Shigeru Ban, concert hall, L’Aquila 2011. Photo Didier Boy de la Tour


Chapter 3: Central Italy 2016 – 2017
  The real risk is a loss of bearings. Everywhere the spate of new buildings will make these areas unrecognisable with destructive intrusions and the defilement of the landscape. For the hundreds of villages linked by footpaths and peasant farms making up this stretch of the Apennine ridge, the future is precarious. The assembly of temporary emergency modules in the form of tents and grey-panelled container homes is being repeated with the same methodical regularity we have seen before. The alternative proposed by Shigeru Ban to make rooms by installing paper partitions fixed to cardboard tubes in the sports hall at Camerino was a partial exercise that was not concretised in a solution that could be extended and diffused. Apart from Stefano Boeri’s already operational canteen at Amatrice, construction is proceeding slowly with lacklustre infill buildings. Even in these places, the traditional sandstone buildings will be replaced by technological wooden prefabs.
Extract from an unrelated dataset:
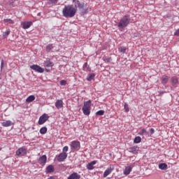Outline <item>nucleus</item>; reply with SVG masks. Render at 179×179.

Carlo Ratti Associati, learning garden and school gymnasium, Cavezzo 2014

As you wander through Accumoli, Arquata or Norcia, you realise how the earthquake has devastated an artistic heritage so immense that it is impossible to recuperate its history. While the “light building sites” and the ten prototypes being developed by Renzo Piano with the G124 group at the Senate entrust the protection of Italy to the need for prevention, there remains the dilemma of how and where to rebuild. Specifically: are the design of the new and the restoration of the old now irreconcilable architectural approaches? We will probably never get an answer, since the good practice of the profession has been ousted from every possible application. Certainly, unless architecture is rooted in tradition, the levelling force of reconstruction will irreversibly disrupt the thousand different Italian landscapes with a large number of solutions that have not been conceived beforehand. This will accelerate the homogenisation of the country, which is the antithesis of the variegated local characters typical of the peninsula. By irremediably destroying that inseparable and typically Italian union between architecture and environment, these “singular objects” are projecting us towards a future that is increasingly insecure.